Instructions for the task —
Answer these questions from the jam-making text:
(a) What does the writer call underset jam instead of apologizing for it?
(b) What name does the writer give to overset jam cut into cubes and rolled in granulated sugar?
(c) How much sweet preserves does the writer say they have stirred and canned?
══ Provided passage ══
I’ve made a lot of jam in my canning career. Between the years I logged as a kid helping my mom and all the many batches I’ve made as an adult, I’ve stirred and canned enough sweet preserves to fill a generously sized kiddie pool.

One thing I’ve learned in those hours over a canning kettle is that jam making is a lot like life. It’s not always going to be perfect, but you can almost always turn it into something useful and good.

When I teach jam making classes, one point I always emphasize is that you have two choices when you make a sweet preserve and it doesn’t turn out as you intended. You can either stress about it and try to redo it (and even then, you still might not be able to exactly hit your texture target), or you can change your expectations and move on.

I belong firmly to the school of changed expectations. Some days, I have a hell of a time getting my jam to set. As someone who prefers a softer set to start out with, this means that those underset jars are essentially sauce or syrup. So I call them just that. Instead of apologizing for my underset jam, I call these products sauce, or syrup or yogurt topping. I use them to glaze meat and tofu and I whisk them into vinaigrettes.

I’ve also made jams in the past that, once cool, set up into unforgiving blocks of rubbery fruit. They are so firm that they can be convinced to slide out of the jar in a single cylinder. Even in that case, it is still salvageable. You can serve little slices of that overset jam with a plate of cheese and charcuterie and call it a fruit paste (like membrillo). Or, you can cut it into cubes, roll it in granulated sugar and call it pâte de fruit.

These variations in set happen to the best of us and they can happen even with the most reliable recipes. I find that while past experience does inform every jam making session, you have to approach each batch individually.
═══
══ Records ══
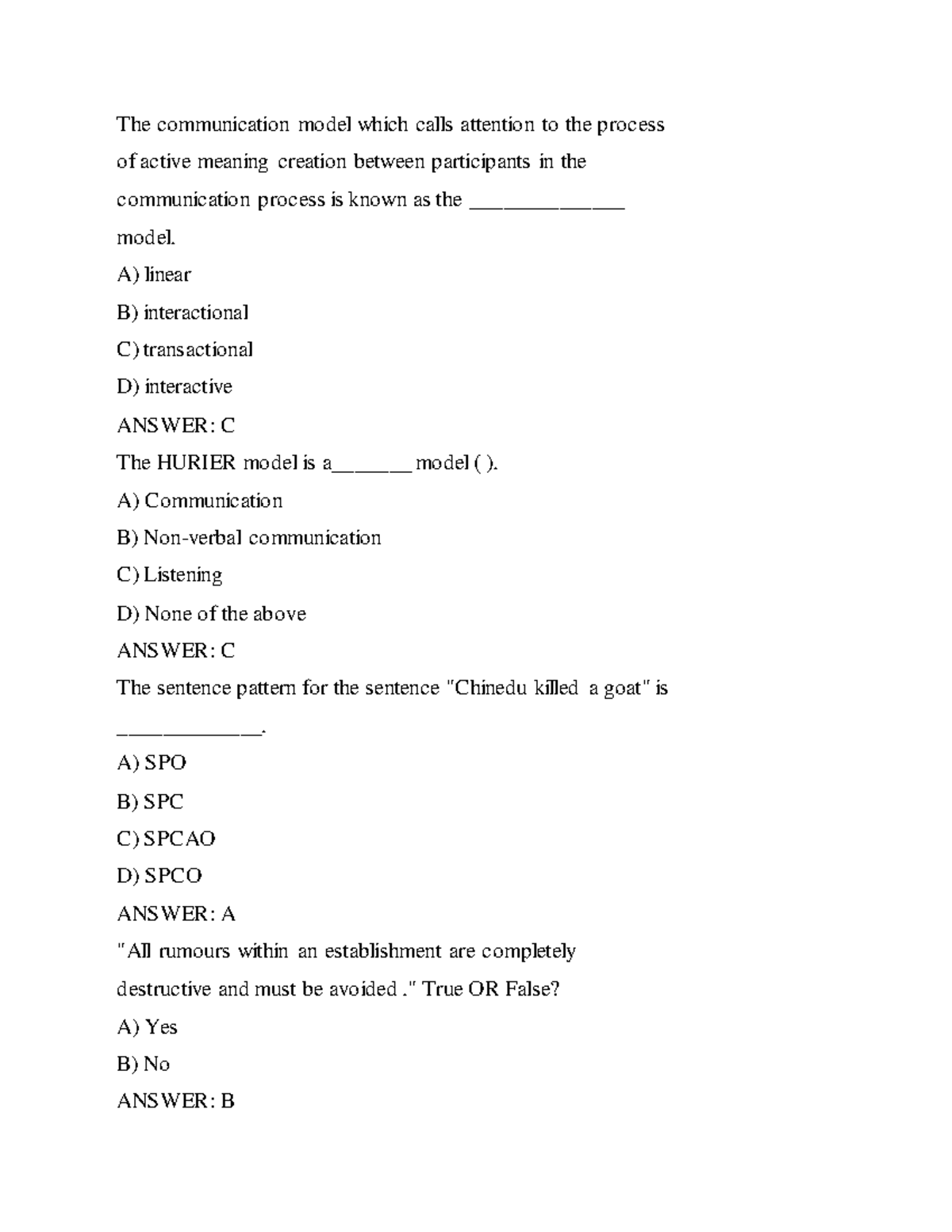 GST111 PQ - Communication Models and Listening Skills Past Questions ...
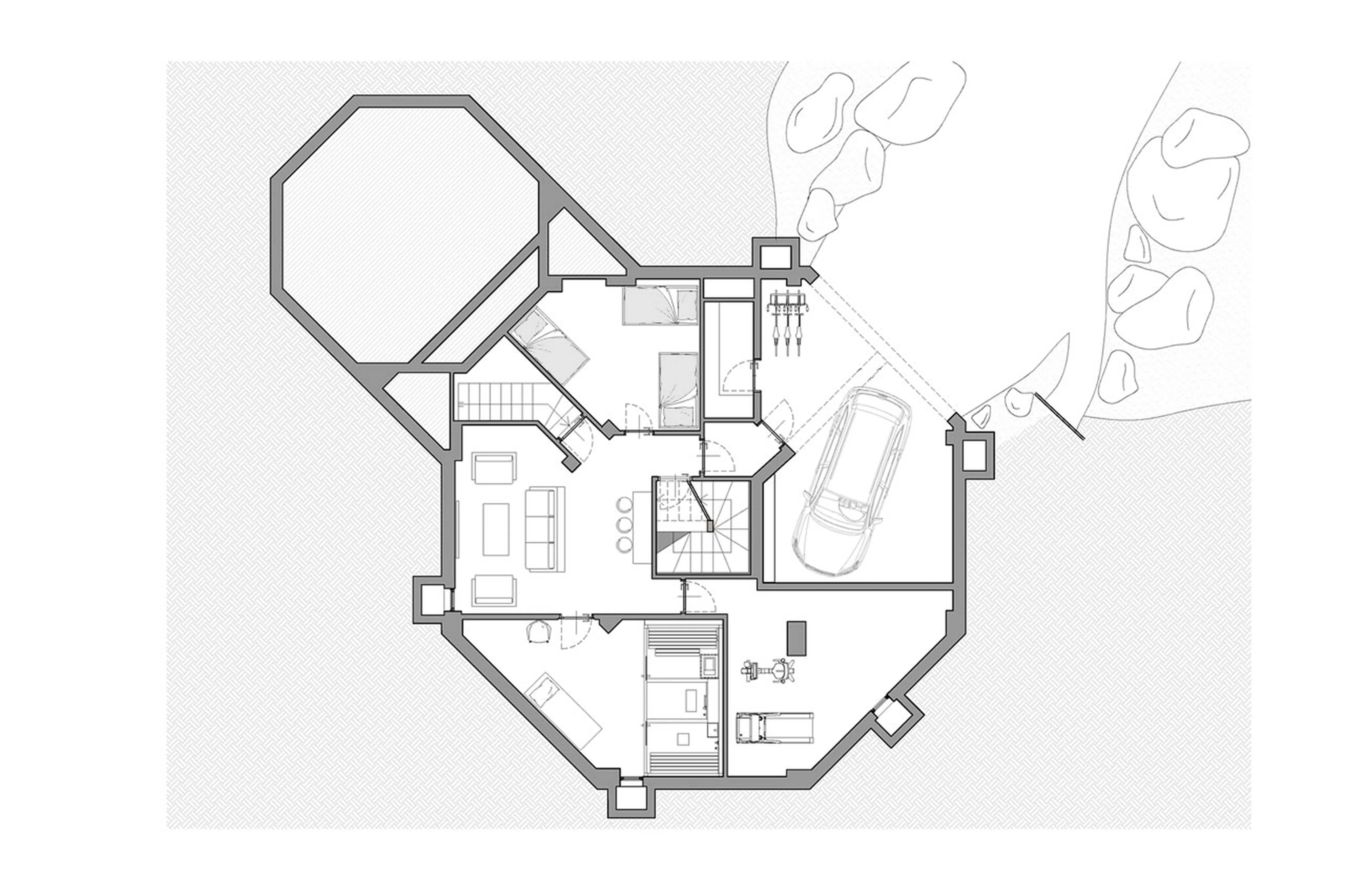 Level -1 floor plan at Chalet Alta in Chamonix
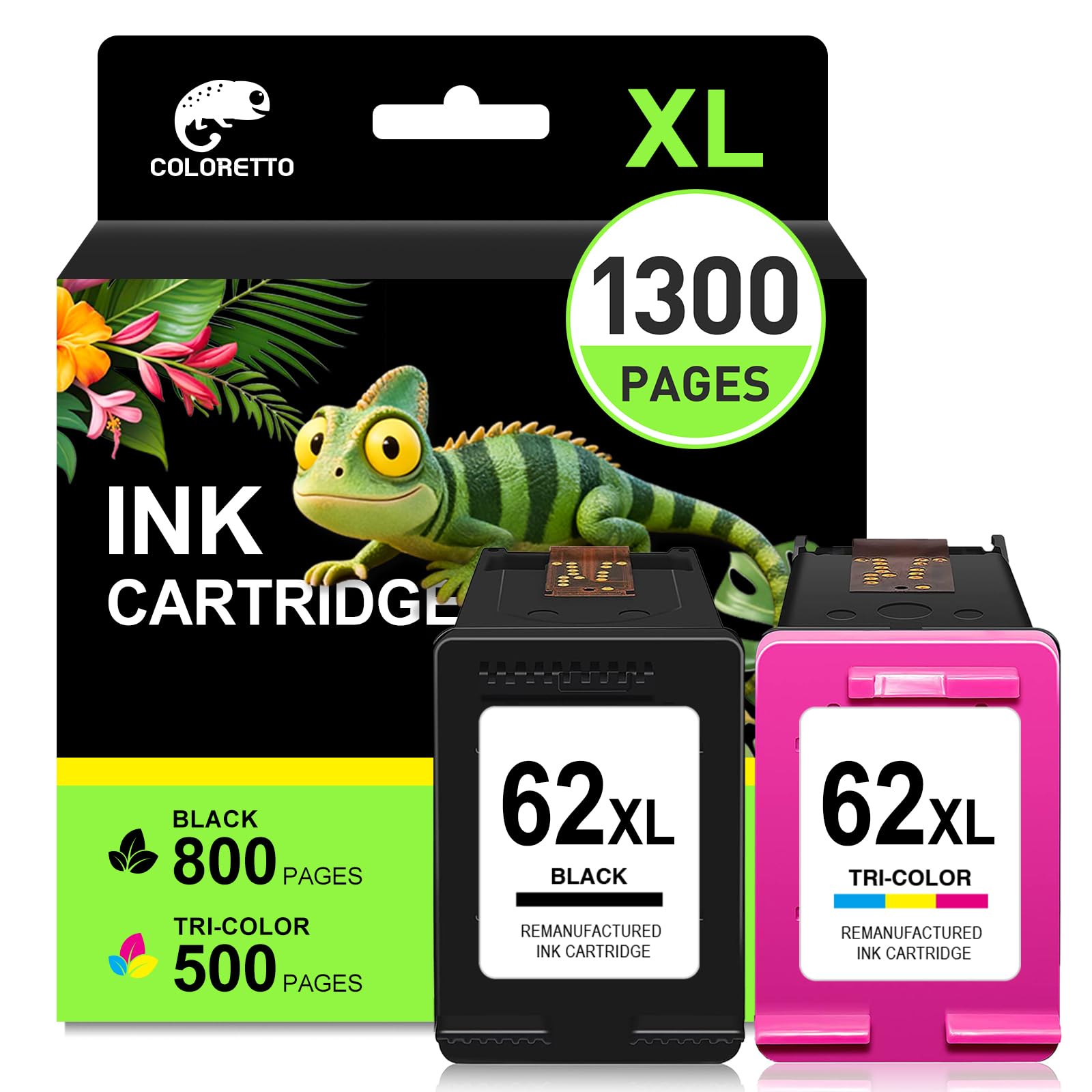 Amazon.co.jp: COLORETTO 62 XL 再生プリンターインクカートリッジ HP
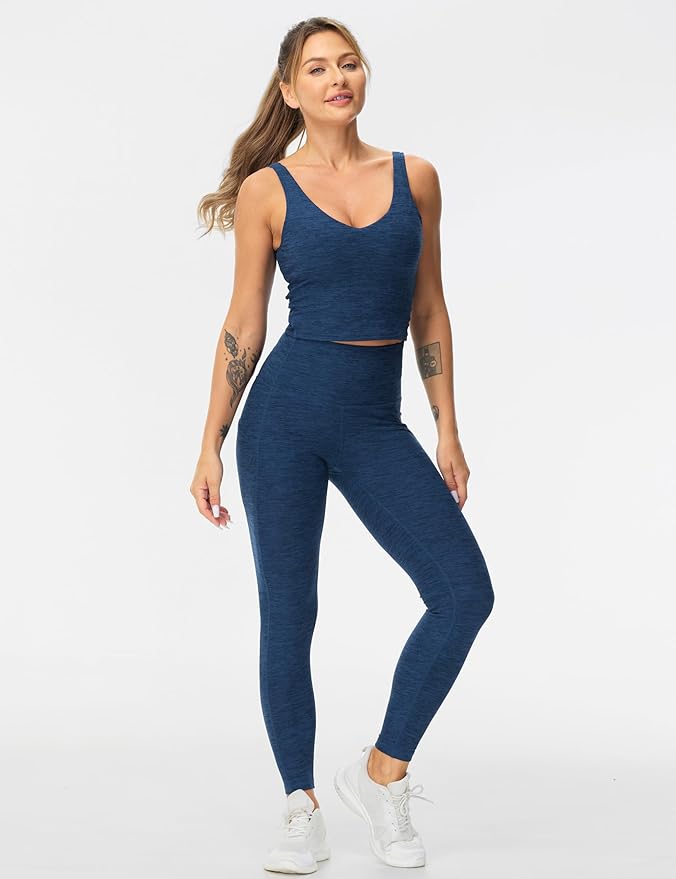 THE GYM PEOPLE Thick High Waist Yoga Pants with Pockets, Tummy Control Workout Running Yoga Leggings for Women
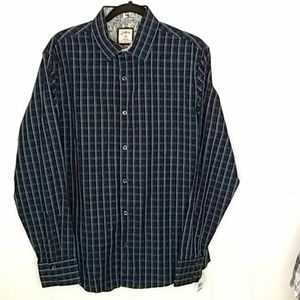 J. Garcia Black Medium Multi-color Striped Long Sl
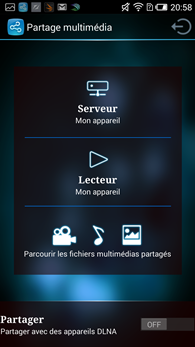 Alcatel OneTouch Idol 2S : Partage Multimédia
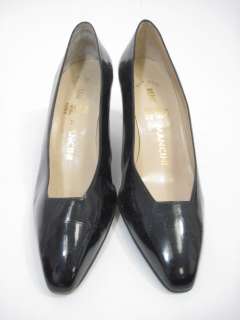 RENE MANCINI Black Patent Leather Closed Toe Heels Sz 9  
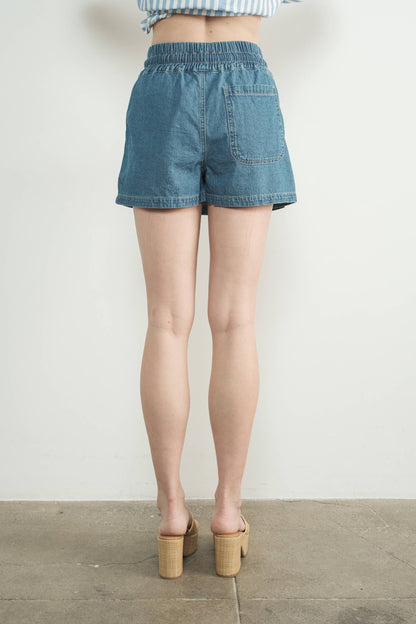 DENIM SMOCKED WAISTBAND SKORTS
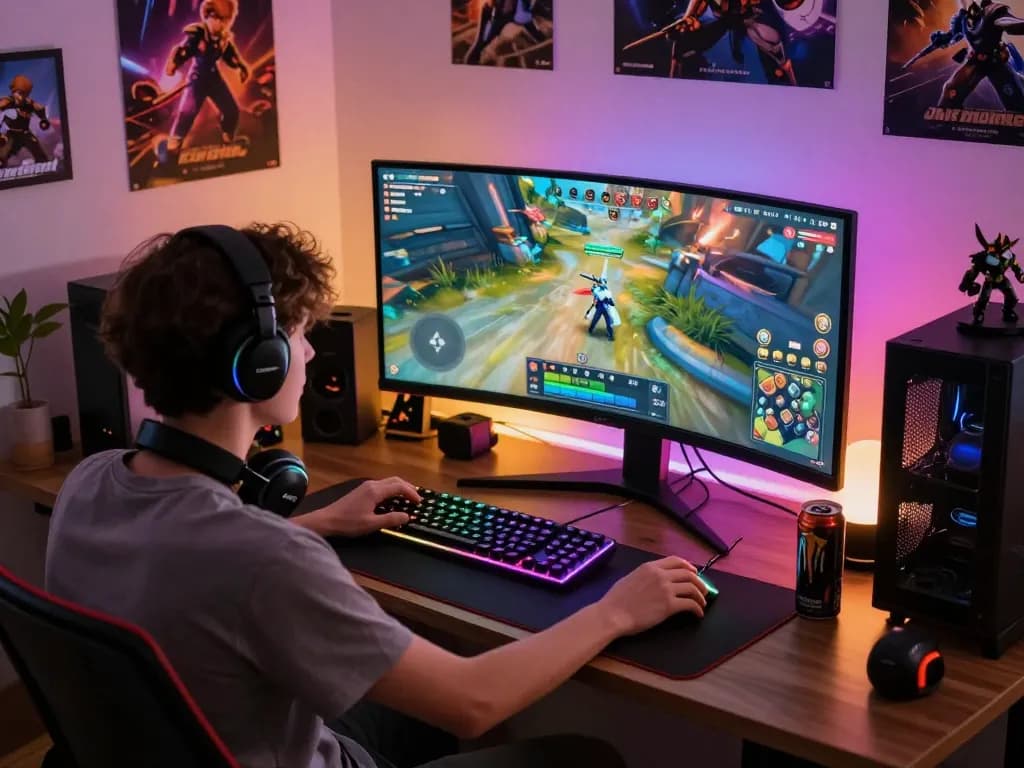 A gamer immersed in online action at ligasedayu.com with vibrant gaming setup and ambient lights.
═══
Result of this task —
(a) Sauce, syrup, or yogurt topping.
(b) Pâte de fruit.
(c) Enough to fill a generously sized kiddie pool.